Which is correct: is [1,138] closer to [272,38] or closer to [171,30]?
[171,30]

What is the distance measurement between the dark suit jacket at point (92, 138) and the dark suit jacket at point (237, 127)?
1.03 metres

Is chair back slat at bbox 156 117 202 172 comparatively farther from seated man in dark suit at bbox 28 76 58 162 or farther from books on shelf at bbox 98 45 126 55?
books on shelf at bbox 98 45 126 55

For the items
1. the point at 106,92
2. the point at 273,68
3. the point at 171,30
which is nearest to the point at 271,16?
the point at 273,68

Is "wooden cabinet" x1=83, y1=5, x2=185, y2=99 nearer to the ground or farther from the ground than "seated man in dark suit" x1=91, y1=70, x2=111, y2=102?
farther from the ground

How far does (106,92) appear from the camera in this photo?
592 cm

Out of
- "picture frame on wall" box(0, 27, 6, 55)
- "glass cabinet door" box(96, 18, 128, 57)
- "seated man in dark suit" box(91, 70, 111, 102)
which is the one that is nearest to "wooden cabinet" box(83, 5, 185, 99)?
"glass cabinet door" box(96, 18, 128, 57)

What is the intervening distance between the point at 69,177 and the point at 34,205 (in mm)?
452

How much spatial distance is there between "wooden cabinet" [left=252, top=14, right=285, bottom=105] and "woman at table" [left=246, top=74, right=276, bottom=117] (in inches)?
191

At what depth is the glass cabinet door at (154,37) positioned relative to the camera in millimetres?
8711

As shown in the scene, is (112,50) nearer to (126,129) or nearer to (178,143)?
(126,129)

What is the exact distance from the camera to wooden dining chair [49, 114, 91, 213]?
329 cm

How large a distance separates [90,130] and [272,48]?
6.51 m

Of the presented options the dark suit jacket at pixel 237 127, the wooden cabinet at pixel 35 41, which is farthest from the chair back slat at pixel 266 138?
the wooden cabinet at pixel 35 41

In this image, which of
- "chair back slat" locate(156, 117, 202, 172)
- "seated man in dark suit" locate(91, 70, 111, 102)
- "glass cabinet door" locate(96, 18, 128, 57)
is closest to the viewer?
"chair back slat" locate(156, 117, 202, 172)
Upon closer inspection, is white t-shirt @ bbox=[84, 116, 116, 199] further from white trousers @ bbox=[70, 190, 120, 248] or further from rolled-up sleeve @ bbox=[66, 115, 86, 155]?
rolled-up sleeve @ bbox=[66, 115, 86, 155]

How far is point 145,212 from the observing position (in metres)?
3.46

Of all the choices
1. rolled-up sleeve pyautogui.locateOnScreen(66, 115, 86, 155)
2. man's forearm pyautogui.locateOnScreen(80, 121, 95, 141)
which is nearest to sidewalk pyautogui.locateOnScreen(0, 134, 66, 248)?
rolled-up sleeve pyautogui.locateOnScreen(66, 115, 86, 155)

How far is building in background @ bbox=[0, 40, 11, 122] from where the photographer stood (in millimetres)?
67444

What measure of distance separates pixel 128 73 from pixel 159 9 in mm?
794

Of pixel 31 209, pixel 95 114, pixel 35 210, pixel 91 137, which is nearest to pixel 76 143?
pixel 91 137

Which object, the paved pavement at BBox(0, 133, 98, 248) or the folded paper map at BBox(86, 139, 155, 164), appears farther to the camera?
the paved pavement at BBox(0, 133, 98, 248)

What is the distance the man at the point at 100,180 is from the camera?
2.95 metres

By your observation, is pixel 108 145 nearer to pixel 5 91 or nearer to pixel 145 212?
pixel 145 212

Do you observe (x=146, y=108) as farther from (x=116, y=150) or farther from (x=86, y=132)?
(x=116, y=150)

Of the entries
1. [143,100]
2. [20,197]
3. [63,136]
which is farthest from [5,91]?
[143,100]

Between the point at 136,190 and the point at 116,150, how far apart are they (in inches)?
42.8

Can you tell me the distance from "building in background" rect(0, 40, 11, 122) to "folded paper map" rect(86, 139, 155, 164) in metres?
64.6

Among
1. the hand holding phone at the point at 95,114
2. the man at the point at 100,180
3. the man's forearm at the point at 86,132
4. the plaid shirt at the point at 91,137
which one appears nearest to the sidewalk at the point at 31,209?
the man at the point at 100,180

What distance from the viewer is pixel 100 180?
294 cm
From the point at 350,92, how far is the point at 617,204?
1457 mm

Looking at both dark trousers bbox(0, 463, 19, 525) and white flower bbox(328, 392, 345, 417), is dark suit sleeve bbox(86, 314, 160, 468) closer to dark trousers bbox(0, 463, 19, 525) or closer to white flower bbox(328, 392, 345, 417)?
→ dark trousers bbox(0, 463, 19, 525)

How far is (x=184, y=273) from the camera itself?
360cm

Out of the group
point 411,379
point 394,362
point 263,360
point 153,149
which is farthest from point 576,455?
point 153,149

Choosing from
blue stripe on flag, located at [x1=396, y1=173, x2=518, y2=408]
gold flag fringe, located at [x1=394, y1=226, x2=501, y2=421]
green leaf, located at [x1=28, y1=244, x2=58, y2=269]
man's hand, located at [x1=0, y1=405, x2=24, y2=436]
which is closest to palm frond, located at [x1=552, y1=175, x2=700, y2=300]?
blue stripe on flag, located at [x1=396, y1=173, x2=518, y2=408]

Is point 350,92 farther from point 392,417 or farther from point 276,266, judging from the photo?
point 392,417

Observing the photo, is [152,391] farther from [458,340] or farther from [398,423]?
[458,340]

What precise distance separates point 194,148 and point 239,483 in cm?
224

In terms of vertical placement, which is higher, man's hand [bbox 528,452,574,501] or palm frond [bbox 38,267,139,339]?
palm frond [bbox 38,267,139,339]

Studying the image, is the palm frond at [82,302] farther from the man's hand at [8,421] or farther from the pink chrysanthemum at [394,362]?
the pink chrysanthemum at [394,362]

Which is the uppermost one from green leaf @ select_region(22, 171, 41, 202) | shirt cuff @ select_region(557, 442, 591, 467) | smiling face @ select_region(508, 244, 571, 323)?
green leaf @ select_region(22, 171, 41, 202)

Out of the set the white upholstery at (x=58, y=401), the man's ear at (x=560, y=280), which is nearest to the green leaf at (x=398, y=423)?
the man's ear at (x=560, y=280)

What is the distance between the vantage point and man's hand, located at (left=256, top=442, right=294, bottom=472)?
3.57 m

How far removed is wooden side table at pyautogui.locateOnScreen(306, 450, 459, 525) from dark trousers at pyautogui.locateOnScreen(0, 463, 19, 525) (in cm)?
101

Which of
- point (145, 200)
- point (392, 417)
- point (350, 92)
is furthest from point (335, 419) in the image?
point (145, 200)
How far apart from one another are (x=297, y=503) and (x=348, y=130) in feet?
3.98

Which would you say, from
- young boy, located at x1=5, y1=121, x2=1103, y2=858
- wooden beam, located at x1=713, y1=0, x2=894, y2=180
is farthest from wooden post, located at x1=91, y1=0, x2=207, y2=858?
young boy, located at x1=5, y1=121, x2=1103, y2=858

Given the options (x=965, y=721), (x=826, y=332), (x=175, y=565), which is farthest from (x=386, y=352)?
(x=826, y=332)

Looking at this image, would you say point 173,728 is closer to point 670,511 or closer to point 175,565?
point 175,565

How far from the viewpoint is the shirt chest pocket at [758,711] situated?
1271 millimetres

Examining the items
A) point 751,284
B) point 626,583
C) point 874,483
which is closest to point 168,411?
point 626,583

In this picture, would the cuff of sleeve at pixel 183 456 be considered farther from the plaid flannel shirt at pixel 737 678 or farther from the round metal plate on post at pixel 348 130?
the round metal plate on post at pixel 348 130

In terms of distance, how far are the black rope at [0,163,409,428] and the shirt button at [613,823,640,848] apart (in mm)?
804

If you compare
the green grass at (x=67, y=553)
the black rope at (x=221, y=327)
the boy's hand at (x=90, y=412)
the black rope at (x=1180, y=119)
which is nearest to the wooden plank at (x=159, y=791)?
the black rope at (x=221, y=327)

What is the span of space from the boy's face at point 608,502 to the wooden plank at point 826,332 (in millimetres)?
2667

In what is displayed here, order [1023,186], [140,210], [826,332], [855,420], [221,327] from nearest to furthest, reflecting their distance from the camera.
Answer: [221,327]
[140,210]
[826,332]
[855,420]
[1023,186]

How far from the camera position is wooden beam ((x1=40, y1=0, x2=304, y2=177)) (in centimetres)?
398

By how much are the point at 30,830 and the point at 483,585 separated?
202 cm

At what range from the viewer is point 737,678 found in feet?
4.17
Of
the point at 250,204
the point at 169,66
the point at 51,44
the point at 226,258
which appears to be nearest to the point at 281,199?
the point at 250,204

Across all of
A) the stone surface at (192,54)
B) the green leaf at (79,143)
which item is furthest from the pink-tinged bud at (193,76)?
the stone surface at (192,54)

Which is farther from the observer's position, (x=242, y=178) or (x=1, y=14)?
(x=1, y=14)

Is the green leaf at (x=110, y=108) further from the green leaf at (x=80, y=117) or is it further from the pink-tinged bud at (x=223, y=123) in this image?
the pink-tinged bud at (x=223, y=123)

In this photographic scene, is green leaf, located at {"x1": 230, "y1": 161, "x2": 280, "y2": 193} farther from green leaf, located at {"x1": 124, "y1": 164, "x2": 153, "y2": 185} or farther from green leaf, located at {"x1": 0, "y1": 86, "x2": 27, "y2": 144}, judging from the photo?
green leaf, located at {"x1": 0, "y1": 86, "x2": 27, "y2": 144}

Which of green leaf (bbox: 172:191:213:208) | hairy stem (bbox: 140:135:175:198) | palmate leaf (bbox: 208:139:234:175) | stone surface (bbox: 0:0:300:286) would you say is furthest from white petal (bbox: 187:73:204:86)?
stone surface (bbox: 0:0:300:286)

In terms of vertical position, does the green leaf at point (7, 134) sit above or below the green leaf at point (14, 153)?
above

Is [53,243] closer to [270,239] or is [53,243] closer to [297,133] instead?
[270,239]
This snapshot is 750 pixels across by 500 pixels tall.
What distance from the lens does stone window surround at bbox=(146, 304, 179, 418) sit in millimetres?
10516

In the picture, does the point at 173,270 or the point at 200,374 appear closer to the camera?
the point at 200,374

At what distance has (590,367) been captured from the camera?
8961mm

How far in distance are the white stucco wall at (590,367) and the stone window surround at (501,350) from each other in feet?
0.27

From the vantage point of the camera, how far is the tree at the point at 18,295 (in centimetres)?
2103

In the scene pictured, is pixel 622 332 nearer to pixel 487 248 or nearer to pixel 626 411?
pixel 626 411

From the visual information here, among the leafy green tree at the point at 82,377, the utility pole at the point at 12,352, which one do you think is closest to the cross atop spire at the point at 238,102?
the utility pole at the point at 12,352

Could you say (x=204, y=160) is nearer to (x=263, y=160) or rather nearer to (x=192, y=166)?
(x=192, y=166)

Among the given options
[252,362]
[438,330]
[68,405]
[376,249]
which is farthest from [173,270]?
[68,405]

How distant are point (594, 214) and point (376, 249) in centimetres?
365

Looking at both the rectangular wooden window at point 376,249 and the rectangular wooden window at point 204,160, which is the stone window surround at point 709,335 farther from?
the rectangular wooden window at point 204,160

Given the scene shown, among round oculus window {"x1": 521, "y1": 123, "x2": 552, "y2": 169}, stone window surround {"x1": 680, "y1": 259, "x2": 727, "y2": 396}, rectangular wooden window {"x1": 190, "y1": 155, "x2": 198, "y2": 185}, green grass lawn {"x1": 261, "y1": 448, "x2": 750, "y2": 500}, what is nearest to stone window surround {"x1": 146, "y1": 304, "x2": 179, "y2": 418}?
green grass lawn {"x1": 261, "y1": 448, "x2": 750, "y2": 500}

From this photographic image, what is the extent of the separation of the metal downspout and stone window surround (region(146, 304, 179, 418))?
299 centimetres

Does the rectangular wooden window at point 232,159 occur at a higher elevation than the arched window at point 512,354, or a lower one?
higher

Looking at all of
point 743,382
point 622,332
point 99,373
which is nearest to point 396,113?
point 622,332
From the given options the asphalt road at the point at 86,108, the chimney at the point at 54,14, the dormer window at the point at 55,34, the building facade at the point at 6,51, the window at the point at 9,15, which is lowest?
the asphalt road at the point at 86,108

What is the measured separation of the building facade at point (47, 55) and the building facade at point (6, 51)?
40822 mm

----

Render the part of the entries that opens with the line containing "What is the exact" and closes with the line containing "2.95 metres", both included, as a Markdown table with the columns Row and Entry line. Number the rows in order, give one row per line, and omit blank lines.

| Row | Entry line |
|---|---|
| 1 | What is the exact distance from the camera to wooden dining chair [49, 114, 91, 213]? |
| 2 | 329 cm |
| 3 | How large a distance separates [90,130] and [272,48]? |
| 4 | 6.51 m |
| 5 | Of the presented options the dark suit jacket at pixel 237 127, the wooden cabinet at pixel 35 41, which is farthest from the chair back slat at pixel 266 138? |
| 6 | the wooden cabinet at pixel 35 41 |
| 7 | In this image, which of |
| 8 | - "chair back slat" locate(156, 117, 202, 172) |
| 9 | - "seated man in dark suit" locate(91, 70, 111, 102) |
| 10 | - "glass cabinet door" locate(96, 18, 128, 57) |
| 11 | is closest to the viewer? |
| 12 | "chair back slat" locate(156, 117, 202, 172) |
| 13 | Upon closer inspection, is white t-shirt @ bbox=[84, 116, 116, 199] further from white trousers @ bbox=[70, 190, 120, 248] or further from rolled-up sleeve @ bbox=[66, 115, 86, 155]? |
| 14 | rolled-up sleeve @ bbox=[66, 115, 86, 155] |
| 15 | How far is point 145,212 from the observing position (in metres)? |
| 16 | 3.46 |
| 17 | Of all the choices |
| 18 | 1. rolled-up sleeve pyautogui.locateOnScreen(66, 115, 86, 155) |
| 19 | 2. man's forearm pyautogui.locateOnScreen(80, 121, 95, 141) |
| 20 | which is nearest to sidewalk pyautogui.locateOnScreen(0, 134, 66, 248)? |
| 21 | rolled-up sleeve pyautogui.locateOnScreen(66, 115, 86, 155) |
| 22 | How far is building in background @ bbox=[0, 40, 11, 122] from where the photographer stood (in millimetres)? |
| 23 | 67444 |
| 24 | What measure of distance separates pixel 128 73 from pixel 159 9 in mm? |
| 25 | 794 |
| 26 | Of pixel 31 209, pixel 95 114, pixel 35 210, pixel 91 137, which is nearest to pixel 76 143? |
| 27 | pixel 91 137 |
| 28 | Which object, the paved pavement at BBox(0, 133, 98, 248) or the folded paper map at BBox(86, 139, 155, 164), appears farther to the camera? |
| 29 | the paved pavement at BBox(0, 133, 98, 248) |
| 30 | What is the distance the man at the point at 100,180 is from the camera? |
| 31 | 2.95 metres |